También nos cuenta la historia de la princesa Ana María Luisa, la última de los Medici, y que prefirió donar a la ciudad del impresionante patrimonio artístico de su familia antes de que su sicalíptico hermano dilapidara en orgías la ya menguante fortuna que les correspondía.
Ya por la mañana nos hemos levantado (sin Eva, por supuesto) y hemos acometido nuestra segunda jornada completa en Florencia. Desde el hotel en autobús al Duomo y de allí la parte norte del casco histórico. Visitamos la basílica de San Lorenzo y capilla de los Medici, con sus fibrosas y tensas esculturas de Miguel Ángel, y recorremos el Mercato Centrale, cumpliendo así con la máxima de Manuel Vicent que aseguraba que para conocer bien una ciudad lo primero que hay que hacer es visitar su catedral y lo segundo su mercado. La planta baja del Mercado Central está dedicada a los comestibles elaborados (y muy muy apetitosos) rollo fiambres, quesos, pastas y vinos, y también carne, que los italianos saben presentar y cuidar como nadie, no sólo en los puestos de este mercado sino en cualquier tienda del ramo repartidas en casi todas las calles de la ciudad. Los pasillos del mercado adolecen de un aspecto un tanto oscuro, hay poca luz natural, pero las paradas tienen una pinta abundante, alegre, resultona y así es imposible que el visitante no esboce una sonrisa y se sienta tranquilo. Nos compramos unos tomates secados al sol y envasados al vacío y subimos a la planta superior, completamente dedicada a la fruta y a la verdura y allí compramos medio kilo de uva blanca que nos lo trapiñamos camino de la Academia.

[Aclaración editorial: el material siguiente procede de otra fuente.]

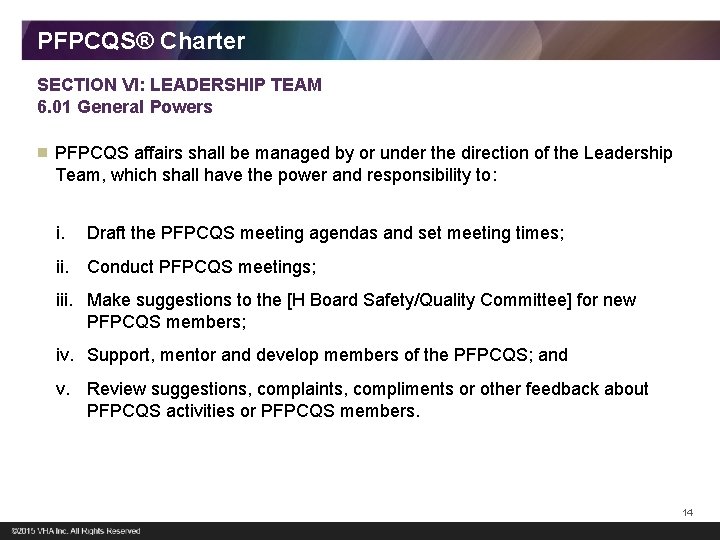 PFPCQS® Charter

SECTION VI: LEADERSHIP TEAM
6.01 General Powers

PFPCQS affairs shall be managed by or under the direction of the Leadership Team, which shall have the power and responsibility to:

i. Draft the PFPCQS meeting agendas and set meeting times;

ii. Conduct PFPCQS meetings;

iii. Make suggestions to the [H Board Safety/Quality Committee] for new PFPCQS members;

iv. Support, mentor and develop members of the PFPCQS; and

v. Review suggestions, complaints, compliments or other feedback about PFPCQS activities or PFPCQS members.

14

©2015 VHA Inc. All Rights Reserved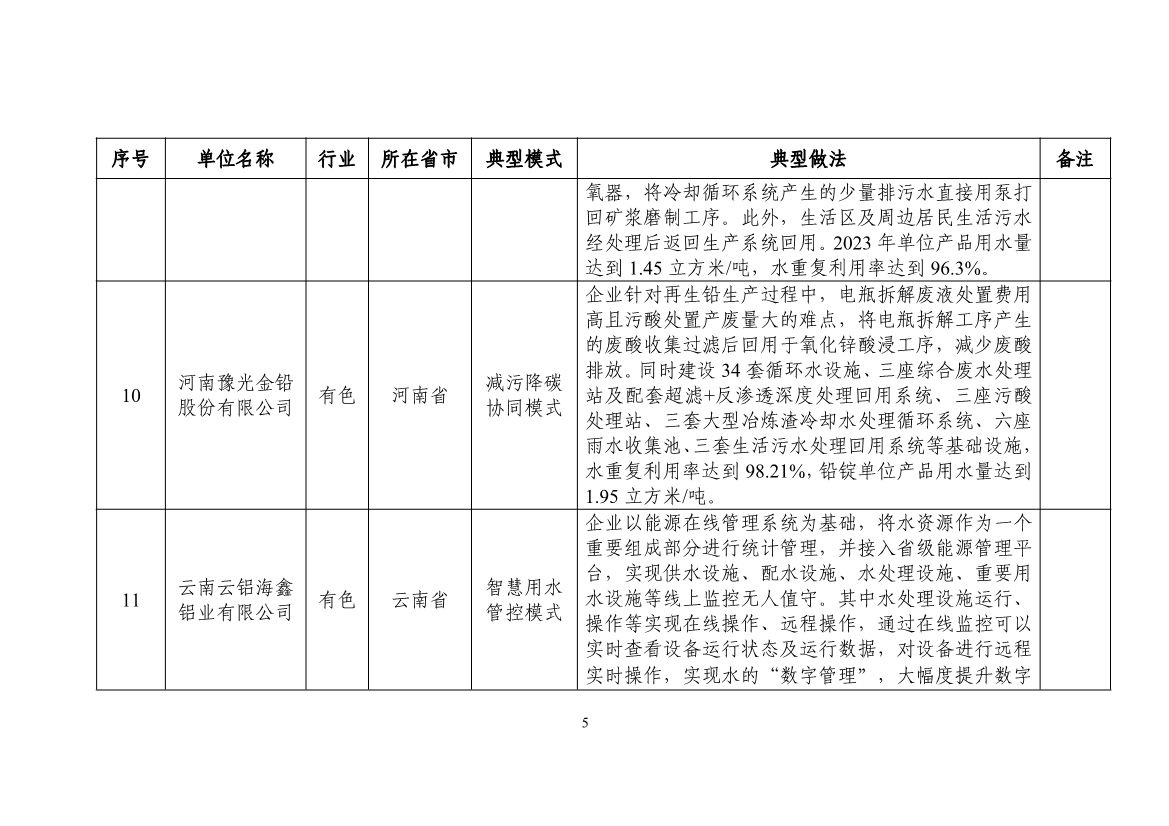 | 序号 | 单位名称 | 行业 | 所在省市 | 典型模式 | 典型做法 | 备注 |
|---|---|---|---|---|---|---|
| | | | | | 氧器，将冷却循环系统产生的少量排污水直接用泵打回矿浆磨制工序。此外，生活区及周边居民生活污水经处理后返回生产系统回用。2023 年单位产品用水量达到 1.45 立方米/吨，水重复利用率达到 96.3%。 | |
| 10 | 河南豫光金铅股份有限公司 | 有色 | 河南省 | 减污降碳协同模式 | 企业针对再生铅生产过程中，电瓶拆解废液处置费用高且污酸处置产废量大的难点，将电瓶拆解工序产生的废酸收集过滤后回用于氧化锌酸浸工序，减少废酸排放。同时建设 34 套循环水设施、三座综合废水处理站及配套超滤+反渗透深度处理回用系统、三座污酸处理站、三套大型冶炼渣冷却水处理循环系统、六座雨水收集池、三套生活污水处理回用系统等基础设施，水重复利用率达到 98.21%，铅锭单位产品用水量达到 1.95 立方米/吨。 | |
| 11 | 云南云铝海鑫铝业有限公司 | 有色 | 云南省 | 智慧用水管控模式 | 企业以能源在线管理系统为基础，将水资源作为一个重要组成部分进行统计管理，并接入省级能源管理平台，实现供水设施、配水设施、水处理设施、重要用水设施等线上监控无人值守。其中水处理设施运行、操作等实现在线操作、远程操作，通过在线监控可以实时查看设备运行状态及运行数据，对设备进行远程实时操作，实现水的“数字管理”，大幅度提升数字 | |

5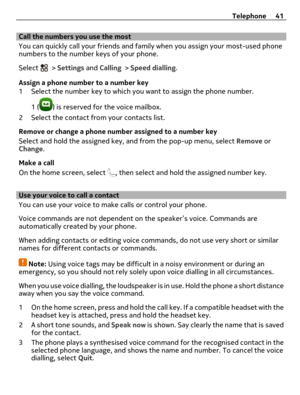 Telephone 41

Call the numbers you use the most
You can quickly call your friends and family when you assign your most-used phone numbers to the number keys of your phone.

Select > Settings and Calling > Speed dialling.

Assign a phone number to a number key
1 Select the number key to which you want to assign the phone number.

1 ( ) is reserved for the voice mailbox.
2 Select the contact from your contacts list.

Remove or change a phone number assigned to a number key
Select and hold the assigned key, and from the pop-up menu, select Remove or Change.

Make a call
On the home screen, select , then select and hold the assigned number key.

Use your voice to call a contact
You can use your voice to make calls or control your phone.

Voice commands are not dependent on the speaker's voice. Commands are automatically created by your phone.

When adding contacts or editing voice commands, do not use very short or similar names for different contacts or commands.

Note: Using voice tags may be difficult in a noisy environment or during an emergency, so you should not rely solely upon voice dialling in all circumstances.

When you use voice dialling, the loudspeaker is in use. Hold the phone a short distance away when you say the voice command.

1 On the home screen, press and hold the call key. If a compatible headset with the headset key is attached, press and hold the headset key.
2 A short tone sounds, and Speak now is shown. Say clearly the name that is saved for the contact.
3 The phone plays a synthesised voice command for the recognised contact in the selected phone language, and shows the name and number. To cancel the voice dialling, select Quit.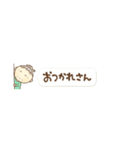 おつかれさん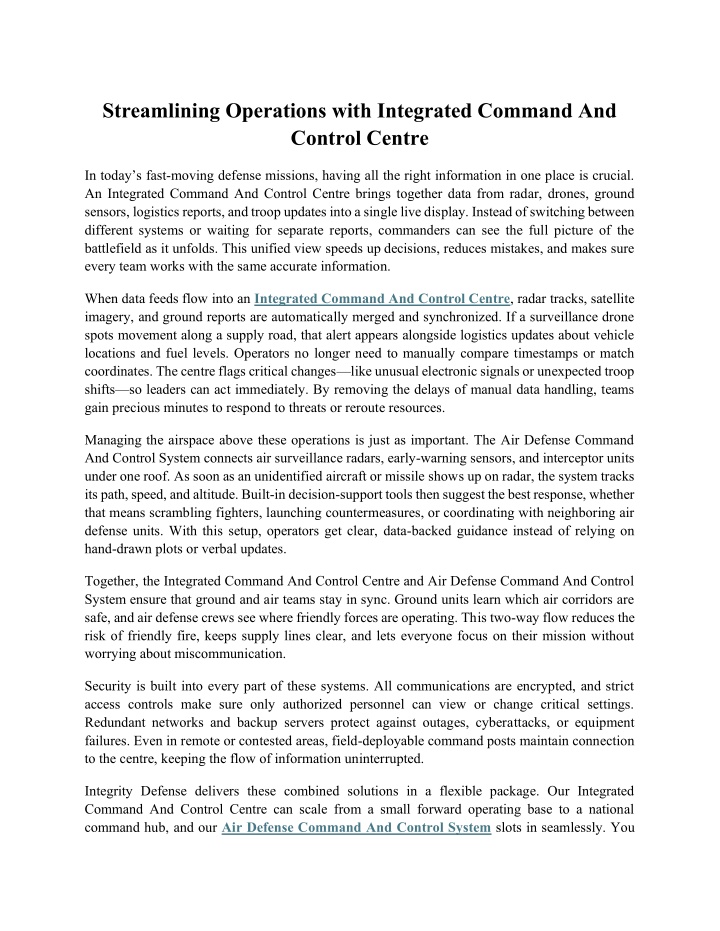 Streamlining Operations with Integrated Command And Control Centre

In today's fast-moving defense missions, having all the right information in one place is crucial. An Integrated Command And Control Centre brings together data from radar, drones, ground sensors, logistics reports, and troop updates into a single live display. Instead of switching between different systems or waiting for separate reports, commanders can see the full picture of the battlefield as it unfolds. This unified view speeds up decisions, reduces mistakes, and makes sure every team works with the same accurate information.

When data feeds flow into an Integrated Command And Control Centre, radar tracks, satellite imagery, and ground reports are automatically merged and synchronized. If a surveillance drone spots movement along a supply road, that alert appears alongside logistics updates about vehicle locations and fuel levels. Operators no longer need to manually compare timestamps or match coordinates. The centre flags critical changes—like unusual electronic signals or unexpected troop shifts—so leaders can act immediately. By removing the delays of manual data handling, teams gain precious minutes to respond to threats or reroute resources.

Managing the airspace above these operations is just as important. The Air Defense Command And Control System connects air surveillance radars, early-warning sensors, and interceptor units under one roof. As soon as an unidentified aircraft or missile shows up on radar, the system tracks its path, speed, and altitude. Built-in decision-support tools then suggest the best response, whether that means scrambling fighters, launching countermeasures, or coordinating with neighboring air defense units. With this setup, operators get clear, data-backed guidance instead of relying on hand-drawn plots or verbal updates.

Together, the Integrated Command And Control Centre and Air Defense Command And Control System ensure that ground and air teams stay in sync. Ground units learn which air corridors are safe, and air defense crews see where friendly forces are operating. This two-way flow reduces the risk of friendly fire, keeps supply lines clear, and lets everyone focus on their mission without worrying about miscommunication.

Security is built into every part of these systems. All communications are encrypted, and strict access controls make sure only authorized personnel can view or change critical settings. Redundant networks and backup servers protect against outages, cyberattacks, or equipment failures. Even in remote or contested areas, field-deployable command posts maintain connection to the centre, keeping the flow of information uninterrupted.

Integrity Defense delivers these combined solutions in a flexible package. Our Integrated Command And Control Centre can scale from a small forward operating base to a national command hub, and our Air Defense Command And Control System slots in seamlessly. You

¡ Ah, la Academia ! El David de Miguel Ángel, sí, pero a su alrededor, haciéndole compañía y regalando sencillez, otra impresionante colección de pinturas góticas y prerrenacentistas con las que juego, a partir de mi educación catequista de monaguillo, a encontrar el significado de los símbolos y adivinar quien es cada divinidad de las dibujadas.
De ahí, en línea recta, a Santa María dei Fiori. Un poco de cola, un poco de calor y entramos en la Catedral (de las figuras de la monumental fachada ya nos habíamos ocupado el día de antes). Sorpresa, es gratis, quizá porque el interior es austero como él sólo y la austeridad es más difícil de vender. Donde sí pagamos es a la entrada de la escalera a la cúpula.
Al salir, comemos una ensalada todavía con las piernas temblorosas, pagamos dos euros por un "expresso" en un bar y enfilamos la cuesta de San Leonardo, ya en el Oltrarno, bordeando los jardines del palacio Pitti. La caminata, junto a las enormes villas que se adivinan tras muros enormes y huertos de olivos, se nos hace eterna, interminable, y siempre cuesta arriba. Casi una hora caminando para llegar a los pies de la iglesia de San Miniato y disfrutar de una de las vistas más espectaculares de la ciudad. Gracias a la luz de las seis de la tarde, la estampa tiene una calidad desdibujada, como de foto guardada muchos años en un cajón.